→ PROBLEM SET:
1. Quote the passage on hose grades word for word, everything from "4.1.3 Grade C" down to "and ozone-resistant rubber.".
2. Write what comes next in the passage on hose grades, picking up after its final sentence.

*** Opening of PASSAGE PROVIDED ***

NOTE Commercial products normally offered for grade A1 hoses have a one-braid reinforcement of textile yarn and an
outside diameter smaller than that of grade A2 hoses. Grade A2 hoses are a two-braid hose. Hose fittings for grade A1 and A2
hoses are not normally interchangeable.
4.1.2 Grade B — Rubber, wire-reinforced
Hoses having a seamless, rubber lining, a reinforcement consisting of wire, and a cover consisting of a heat-
resistant textile yarn impregnated with a rubber cement.
4.1.3 Grade C — Thermoplastic-barrier, textile-reinforced, rubber-covered
Hoses having a lining comprising a thermoplastic barrier with a layer of rubber on each side, a reinforcement
consisting of textile yarns, and a cover of heat- and ozone-resistant rubber.

*** Close of PASSAGE PROVIDED ***
*** Opening of SUPPLIED INFORMATION ***

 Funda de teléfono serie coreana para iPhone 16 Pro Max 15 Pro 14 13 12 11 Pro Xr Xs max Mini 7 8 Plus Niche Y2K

*** Close of SUPPLIED INFORMATION ***
*** Opening of SUPPLIED INFORMATION ***

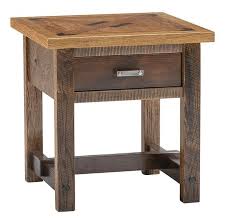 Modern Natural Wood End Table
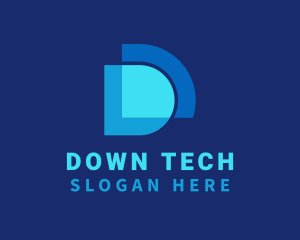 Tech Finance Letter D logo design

*** Close of SUPPLIED INFORMATION ***

→ PER-TASK OUTPUTS:
1.
4.1.3 Grade C — Thermoplastic-barrier, textile-reinforced, rubber-covered
Hoses having a lining comprising a thermoplastic barrier with a layer of rubber on each side, a reinforcement
consisting of textile yarns, and a cover of heat- and ozone-resistant rubber.

2.
4.1.4 Grade D — Thermoplastic-veneer, textile-reinforced, rubber-covered
Hoses having a rubber lining with a thin thermoplastic veneer on the inside (fluid side), a reinforcement consisting
of textile yarn, cord or fabric bonded to the lining and cover, and a cover of heat- and ozone-resistant rubber.
4.1.5 Grade E — Thermoplastic, textile-reinforced, thermoplastic-covered
Hoses having a seamless thermoplastic inner lining, a reinforcement consisting of textile yarn, cord or fabric
bonded to the lining and cover, and a cover of heat- and ozone-resistant thermoplastic.
4.2 Groups
4.2.1 Group 1 — Discharge/liquid, moisture-resistant
Hoses for use in discharge/liquid applications that have moisture resistance as defined in 6.15.
4.2.2 Group 2 — Discharge/liquid, medium moisture-resistant
Hoses for use in discharge/liquid applications that have medium moisture resistance as defined in 6.15.
4.2.3 Group 3 — Suction, moisture-resistant
Hoses for use in suction applications that have moisture resistance as defined in 6.15.
4.2.4 Group 4 — Suction, medium moisture-resistant
Hoses for use in suction applications that have medium moisture resistance as defined in 6.15.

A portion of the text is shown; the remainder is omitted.